Use a descriptive name: --client-id claude, --client-id cursor, --client-id deploy-script.

Common workflows

Run a command on a server

run command
# First command: use --connect to establish the SSH session
$ sshdcmd --client-id claude --server prod "systemctl status nginx" --connect
# Subsequent commands reuse the connection (no --connect needed)
$ sshdcmd --client-id claude "df -h /"

Upload a file with integrity check

file transfer
$ sshdcp --client-id claude upload ./app.tar.gz /opt/app/app.tar.gz
SHA-256 verified app.tar.gz (12.3 MB) in 0.8s

Deploy with manifest (track deployed files)

deploy with manifest
$ sshdcp --client-id claude upload ./release/ /opt/app/ --manifest deploy.json
SHA-256 verified 14 files, 24.7 MB in 1.2s
$ sshdcp --client-id claude verify deploy.json
All files verified. 14/14 passed.

Disconnect when done

cleanup
$ sshdctl done --client-id claude
Session closed. Daemon running.

Rules for AI agents

  • +Always use --client-id with your agent name (e.g., claude, cursor)
  • +Use --connect on the first sshdcmd call to establish the SSH session
  • +Subsequent commands reuse the connection — do not pass --connect again
  • +Use --server NAME to target a specific server profile (omit for default)
  • +Never put passwords in commands — credentials are stored in the OS keyring
  • +Use sshdcp for file transfers — it verifies integrity with SHA-256
  • +Use sshdctl done when finished — the daemon keeps running for the next session
  • +Run sshdcmd -? or sshdcp -? or sshdctl -? for comprehensive help output

Built-in help: the -? flag

Every CLI tool supports -? for comprehensive, AI-optimized help output.
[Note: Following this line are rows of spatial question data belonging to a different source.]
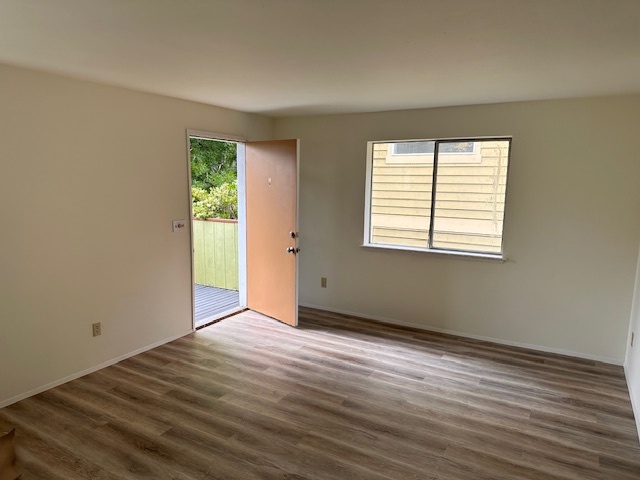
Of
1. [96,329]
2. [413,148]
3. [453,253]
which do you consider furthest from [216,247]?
[453,253]

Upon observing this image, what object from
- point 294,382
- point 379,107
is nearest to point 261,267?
point 294,382

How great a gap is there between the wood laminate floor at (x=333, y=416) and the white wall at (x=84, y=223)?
0.31m

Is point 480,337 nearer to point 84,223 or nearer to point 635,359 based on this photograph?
point 635,359

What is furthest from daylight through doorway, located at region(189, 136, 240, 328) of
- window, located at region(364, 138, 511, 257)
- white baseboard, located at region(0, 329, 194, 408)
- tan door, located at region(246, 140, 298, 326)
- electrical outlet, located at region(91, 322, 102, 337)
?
window, located at region(364, 138, 511, 257)

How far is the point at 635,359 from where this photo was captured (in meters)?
2.92

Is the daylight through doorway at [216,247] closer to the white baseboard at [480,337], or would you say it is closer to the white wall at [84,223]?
the white baseboard at [480,337]

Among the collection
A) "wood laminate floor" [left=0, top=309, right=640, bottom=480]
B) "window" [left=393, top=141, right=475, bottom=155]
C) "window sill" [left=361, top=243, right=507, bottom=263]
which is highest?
"window" [left=393, top=141, right=475, bottom=155]

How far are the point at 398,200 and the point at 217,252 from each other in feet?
9.23

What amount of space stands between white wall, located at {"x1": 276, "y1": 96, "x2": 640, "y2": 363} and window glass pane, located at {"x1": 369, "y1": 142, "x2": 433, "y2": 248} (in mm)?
166

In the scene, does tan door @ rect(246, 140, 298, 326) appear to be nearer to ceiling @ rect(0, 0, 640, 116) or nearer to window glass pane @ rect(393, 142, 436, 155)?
ceiling @ rect(0, 0, 640, 116)

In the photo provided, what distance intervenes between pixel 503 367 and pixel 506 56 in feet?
8.02

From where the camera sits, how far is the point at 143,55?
2.32m

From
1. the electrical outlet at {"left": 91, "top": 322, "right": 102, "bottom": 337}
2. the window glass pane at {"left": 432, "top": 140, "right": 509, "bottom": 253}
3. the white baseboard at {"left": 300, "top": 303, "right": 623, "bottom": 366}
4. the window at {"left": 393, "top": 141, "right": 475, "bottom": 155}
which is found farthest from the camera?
the window at {"left": 393, "top": 141, "right": 475, "bottom": 155}

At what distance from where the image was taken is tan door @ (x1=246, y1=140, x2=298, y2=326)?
416 cm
This includes all options, examples, and behavior descriptions in a format designed for AI agents to parse.

help output
$ sshdcmd -?
# Returns comprehensive AI-friendly help with all options, flags, and examples
$ sshdcp -?
# File transfer help: upload, download, verify, manifest operations
$ sshdctl -?
# Daemon management, server profiles, certificates, license commands

Server profiles

Server profiles store connection details (host, port, username) and credentials (in the OS keyring). AI agents reference servers by name — no credentials in commands.

server profiles
# The user sets up server profiles once:
$ sshdctl server add --name prod -H 10.0.1.5 -u deploy --store
Password stored in OS keyring.
# AI agent uses the profile by name:
$ sshdcmd --client-id claude --server prod "whoami" --connect
deploy

Add to your AI agent

Point your AI agent to this page so it knows how to use sshDCommander:

Claude Code

Add to your CLAUDE.md:

For SSH operations, use sshDCommander. Reference: https://sshdcommander.com/docs/ai-instructions

Cursor

Add to your .cursorrules:

For SSH operations, use sshDCommander. Reference: https://sshdcommander.com/docs/ai-instructions

GitHub Copilot

Add to your .github/copilot-instructions.md:

For SSH operations, use sshDCommander. Reference: https://sshdcommander.com/docs/ai-instructions

Aider / Cline / Codex CLI / Windsurf / Any AI agent

Add the URL to your system prompt or project instructions, or run sshdcmd -?and include the output in your agent's context. All three tools support -? for comprehensive help.